Prosecution can't explain why Adam Lanza carried out Newtown massacre
Prosecutors mystified as to why young gunman carried out school shootings
The motivations of the gunman who killed 20 schoolchildren in Newtown, Connecticut, last year is still a mystery and may never be known with certainty, prosecutors said in a report that ended their investigation.
Adam Lanza, 20, was obsessed with mass murders and the 1999 Columbine High School shooting in particular, but investigators did not find evidence he ever told others of his intentions to carry out such an attack.
Lanza killed the children and six educators with a semi-automatic rifle inside Sandy Hook Elementary on December 14. He shot and killed his mother inside their home before driving to the school, and killed himself with a handgun as police arrived.
The new report describes a gunman who had "significant mental health issues" but had knowledge of what he was planning: he had materials on mass murder, he smashed his computer hard drive, and he used earplugs during the shooting.
"The obvious question that remains is: 'Why did the shooter murder 27 people, including 20 children?' Unfortunately, that question may never be answered conclusively," the report said.
Lanza's mother, Nancy Lanza, was concerned for her son and said he hadn't gone anywhere in three months and would communicate with her by e-mail only, even though they were living in the same house.
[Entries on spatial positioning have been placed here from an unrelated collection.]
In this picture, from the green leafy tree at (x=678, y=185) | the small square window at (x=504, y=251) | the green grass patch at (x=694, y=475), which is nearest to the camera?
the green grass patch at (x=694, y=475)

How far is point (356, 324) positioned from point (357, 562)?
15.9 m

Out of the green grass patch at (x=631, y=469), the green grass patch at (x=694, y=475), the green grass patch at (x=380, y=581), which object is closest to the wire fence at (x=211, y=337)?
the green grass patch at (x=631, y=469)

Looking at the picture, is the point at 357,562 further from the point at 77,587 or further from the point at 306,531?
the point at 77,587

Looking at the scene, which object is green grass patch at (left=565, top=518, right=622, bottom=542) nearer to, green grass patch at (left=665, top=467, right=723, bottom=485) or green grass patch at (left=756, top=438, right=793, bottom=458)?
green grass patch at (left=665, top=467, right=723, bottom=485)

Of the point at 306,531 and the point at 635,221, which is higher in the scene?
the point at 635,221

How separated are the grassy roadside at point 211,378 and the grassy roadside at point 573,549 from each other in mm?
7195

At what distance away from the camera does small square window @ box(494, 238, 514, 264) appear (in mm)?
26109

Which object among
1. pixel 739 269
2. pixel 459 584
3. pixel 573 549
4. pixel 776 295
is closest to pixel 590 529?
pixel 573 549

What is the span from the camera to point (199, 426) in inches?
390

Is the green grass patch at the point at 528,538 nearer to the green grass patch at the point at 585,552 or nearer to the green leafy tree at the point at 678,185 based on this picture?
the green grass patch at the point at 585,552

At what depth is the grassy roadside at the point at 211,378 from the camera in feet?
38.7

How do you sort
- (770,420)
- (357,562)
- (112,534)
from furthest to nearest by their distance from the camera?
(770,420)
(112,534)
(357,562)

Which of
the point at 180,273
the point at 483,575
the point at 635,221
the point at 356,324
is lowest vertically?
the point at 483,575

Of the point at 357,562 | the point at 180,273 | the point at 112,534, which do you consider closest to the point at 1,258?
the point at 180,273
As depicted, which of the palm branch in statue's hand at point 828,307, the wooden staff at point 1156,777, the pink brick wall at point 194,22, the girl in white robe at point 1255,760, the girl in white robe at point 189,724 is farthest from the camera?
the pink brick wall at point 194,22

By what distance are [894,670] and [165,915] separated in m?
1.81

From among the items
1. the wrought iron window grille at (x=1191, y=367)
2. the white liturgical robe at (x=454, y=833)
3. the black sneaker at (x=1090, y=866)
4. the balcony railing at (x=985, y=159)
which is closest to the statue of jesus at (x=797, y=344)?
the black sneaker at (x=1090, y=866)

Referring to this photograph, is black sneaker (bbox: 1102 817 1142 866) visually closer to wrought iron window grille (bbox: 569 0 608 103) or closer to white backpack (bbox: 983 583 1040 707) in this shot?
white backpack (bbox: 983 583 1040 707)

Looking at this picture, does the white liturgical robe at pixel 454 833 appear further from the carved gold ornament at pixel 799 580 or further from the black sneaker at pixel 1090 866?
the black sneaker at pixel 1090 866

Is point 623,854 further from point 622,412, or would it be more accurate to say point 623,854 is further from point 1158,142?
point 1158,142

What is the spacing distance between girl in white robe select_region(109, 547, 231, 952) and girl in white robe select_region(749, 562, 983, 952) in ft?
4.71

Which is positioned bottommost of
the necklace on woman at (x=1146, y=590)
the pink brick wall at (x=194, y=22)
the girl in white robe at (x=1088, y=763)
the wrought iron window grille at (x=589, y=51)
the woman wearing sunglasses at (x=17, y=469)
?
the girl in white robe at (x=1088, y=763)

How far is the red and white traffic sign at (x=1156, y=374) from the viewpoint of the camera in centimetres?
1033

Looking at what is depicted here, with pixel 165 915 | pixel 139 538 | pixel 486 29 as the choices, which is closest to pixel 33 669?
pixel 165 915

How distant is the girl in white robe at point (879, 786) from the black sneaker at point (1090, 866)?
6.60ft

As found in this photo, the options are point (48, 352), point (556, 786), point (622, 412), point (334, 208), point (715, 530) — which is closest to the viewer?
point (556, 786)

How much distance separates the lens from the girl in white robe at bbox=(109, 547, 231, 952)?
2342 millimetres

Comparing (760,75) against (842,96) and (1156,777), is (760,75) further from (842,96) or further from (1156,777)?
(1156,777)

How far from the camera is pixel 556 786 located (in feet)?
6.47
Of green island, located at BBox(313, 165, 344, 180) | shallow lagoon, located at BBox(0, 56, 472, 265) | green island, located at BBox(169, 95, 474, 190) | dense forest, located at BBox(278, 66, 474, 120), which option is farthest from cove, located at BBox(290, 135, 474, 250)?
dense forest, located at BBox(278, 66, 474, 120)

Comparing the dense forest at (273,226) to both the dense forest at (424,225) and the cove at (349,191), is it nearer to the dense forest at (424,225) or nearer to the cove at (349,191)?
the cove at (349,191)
She never expressed fear that she or anyone was in danger from her son, the report said.
The lead investigator, State's Attorney Stephen Sedensky, said there was no clear indication why Lanza chose the school as the target other than it was close to his home.
The report said Lanza was diagnosed with Asperger's disorder in 2005 - but "what contribution this made to the shootings, if any, is unknown."
Documents with the report show Lanza wrote a violent book as a child that included a character who shoots his mother.